REQUEST A: In the rows below, find each line containing the string "wall" and copy those lines.

TEXT EXCERPT:
-- start --

Yedikuleli Seyyid Abdullah Efendi ( Modern Turkish: Yedikuleli Seyyid Abdullah Efendi) (1670-1731) was an Ottoman master calligrapher.

Life and career
Born Hâşimîzâde Abdullah Efendi in 1670 in Istanbul, his father was Sayyid Hassan al-Hashimite, the imam of Imrahor Mosque. He was born into a family of calligraphers and grew up in the 'Yedikuleli' district from which he derived the nickname. He was descended from the prophet, Mohammed through both his paternal and maternal line, which allowed him to use the title of Seyyid. He studied calligraphy with the great master, Hâfiz Osman.

He became a court calligrapher and was a favourite of Sultan Ahmed III. He was appointed as the instructor of calligraphy at the Topkapi Palace in 1708, where he taught Egrikapili Mehmed Rasim Efendi. He wrote many copies of the Qur'an.

-- end --

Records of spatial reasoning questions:
-- start --

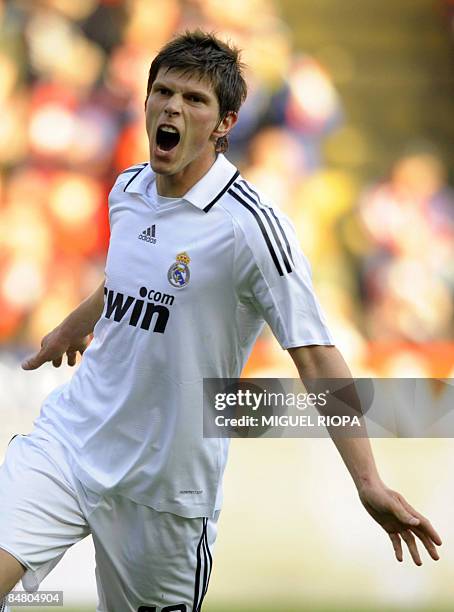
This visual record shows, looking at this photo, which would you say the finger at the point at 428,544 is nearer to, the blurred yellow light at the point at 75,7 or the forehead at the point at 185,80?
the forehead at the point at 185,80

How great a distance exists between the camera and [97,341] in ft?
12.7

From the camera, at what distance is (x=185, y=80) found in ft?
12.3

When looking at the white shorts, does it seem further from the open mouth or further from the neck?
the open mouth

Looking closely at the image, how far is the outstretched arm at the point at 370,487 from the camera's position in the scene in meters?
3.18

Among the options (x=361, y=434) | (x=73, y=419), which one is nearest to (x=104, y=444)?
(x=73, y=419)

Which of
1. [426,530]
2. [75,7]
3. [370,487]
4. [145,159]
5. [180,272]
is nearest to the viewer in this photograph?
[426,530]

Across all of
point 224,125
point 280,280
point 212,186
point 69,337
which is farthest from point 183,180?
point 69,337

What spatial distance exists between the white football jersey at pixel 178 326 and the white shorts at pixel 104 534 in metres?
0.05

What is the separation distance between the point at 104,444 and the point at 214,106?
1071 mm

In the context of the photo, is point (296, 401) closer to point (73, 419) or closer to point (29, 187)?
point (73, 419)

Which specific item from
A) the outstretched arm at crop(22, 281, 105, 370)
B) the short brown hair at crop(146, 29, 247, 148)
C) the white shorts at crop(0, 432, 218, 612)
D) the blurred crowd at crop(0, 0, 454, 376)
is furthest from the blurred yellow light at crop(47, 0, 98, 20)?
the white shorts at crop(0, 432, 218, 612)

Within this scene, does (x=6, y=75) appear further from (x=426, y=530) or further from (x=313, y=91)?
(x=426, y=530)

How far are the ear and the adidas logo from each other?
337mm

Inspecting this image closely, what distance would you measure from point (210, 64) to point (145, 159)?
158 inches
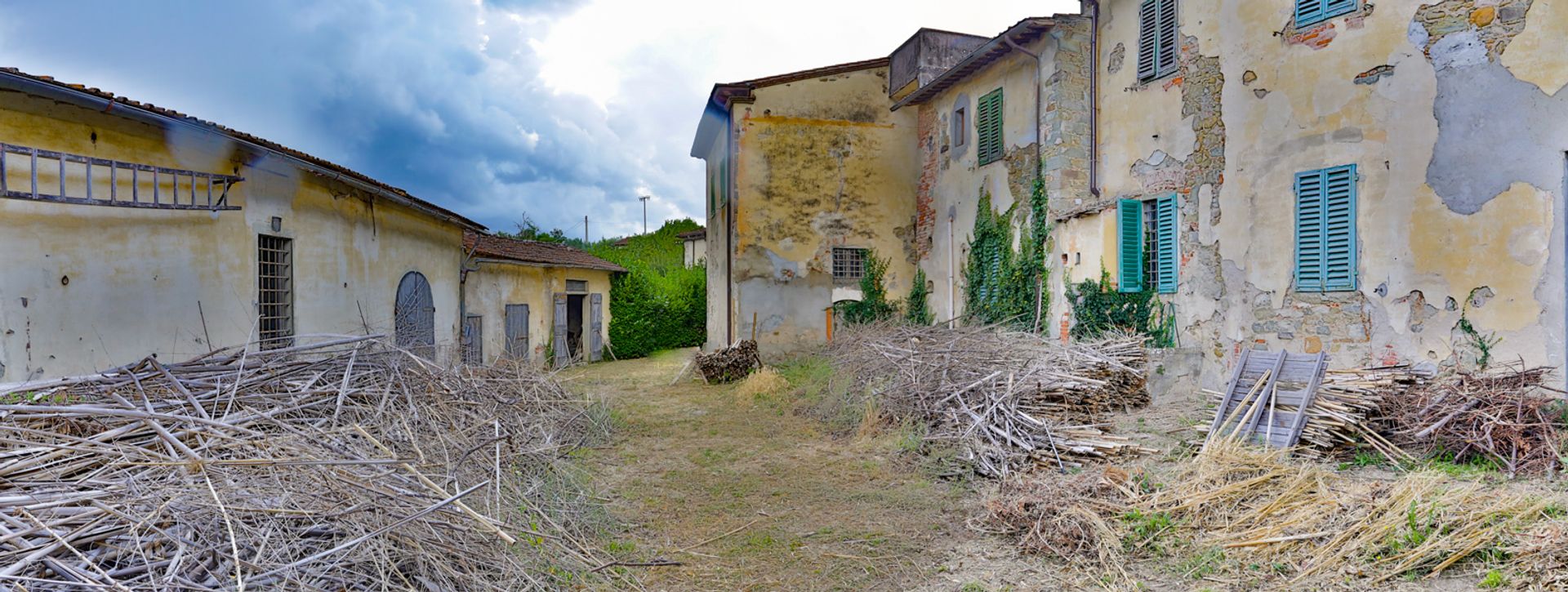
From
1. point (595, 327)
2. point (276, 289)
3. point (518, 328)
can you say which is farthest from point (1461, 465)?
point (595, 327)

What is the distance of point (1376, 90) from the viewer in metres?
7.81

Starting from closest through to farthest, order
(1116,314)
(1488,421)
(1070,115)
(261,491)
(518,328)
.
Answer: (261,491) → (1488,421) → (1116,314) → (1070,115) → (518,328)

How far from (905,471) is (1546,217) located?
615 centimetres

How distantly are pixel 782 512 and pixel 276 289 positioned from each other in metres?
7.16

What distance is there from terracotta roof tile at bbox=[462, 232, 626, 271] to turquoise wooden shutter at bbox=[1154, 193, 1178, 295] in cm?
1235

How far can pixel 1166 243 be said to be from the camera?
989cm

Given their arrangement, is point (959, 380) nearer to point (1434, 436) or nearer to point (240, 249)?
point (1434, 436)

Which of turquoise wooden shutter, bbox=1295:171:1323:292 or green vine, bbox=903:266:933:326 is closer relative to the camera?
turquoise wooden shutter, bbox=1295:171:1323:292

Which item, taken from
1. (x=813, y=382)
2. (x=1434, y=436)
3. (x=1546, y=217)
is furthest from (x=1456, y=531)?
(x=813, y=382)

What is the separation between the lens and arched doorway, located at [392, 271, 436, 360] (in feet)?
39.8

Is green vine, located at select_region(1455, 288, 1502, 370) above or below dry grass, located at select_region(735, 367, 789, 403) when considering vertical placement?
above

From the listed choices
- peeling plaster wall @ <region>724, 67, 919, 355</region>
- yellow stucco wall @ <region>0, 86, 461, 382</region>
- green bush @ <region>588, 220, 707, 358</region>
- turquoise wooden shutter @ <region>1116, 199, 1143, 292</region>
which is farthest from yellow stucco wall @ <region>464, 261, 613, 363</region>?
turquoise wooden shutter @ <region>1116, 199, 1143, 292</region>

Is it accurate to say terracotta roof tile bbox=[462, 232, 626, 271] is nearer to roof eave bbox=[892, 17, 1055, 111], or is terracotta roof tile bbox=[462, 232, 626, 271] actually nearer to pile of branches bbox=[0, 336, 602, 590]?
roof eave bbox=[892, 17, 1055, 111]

-- end --

REQUEST B: According to the text about the Ottoman calligrapher, in what year was he appointed instructor of calligraphy at the Topkapi Palace?

WRITTEN ANSWER A:
- peeling plaster wall @ <region>724, 67, 919, 355</region>
- yellow stucco wall @ <region>0, 86, 461, 382</region>
which is farthest from yellow stucco wall @ <region>464, 261, 613, 363</region>?

WRITTEN ANSWER B: 1708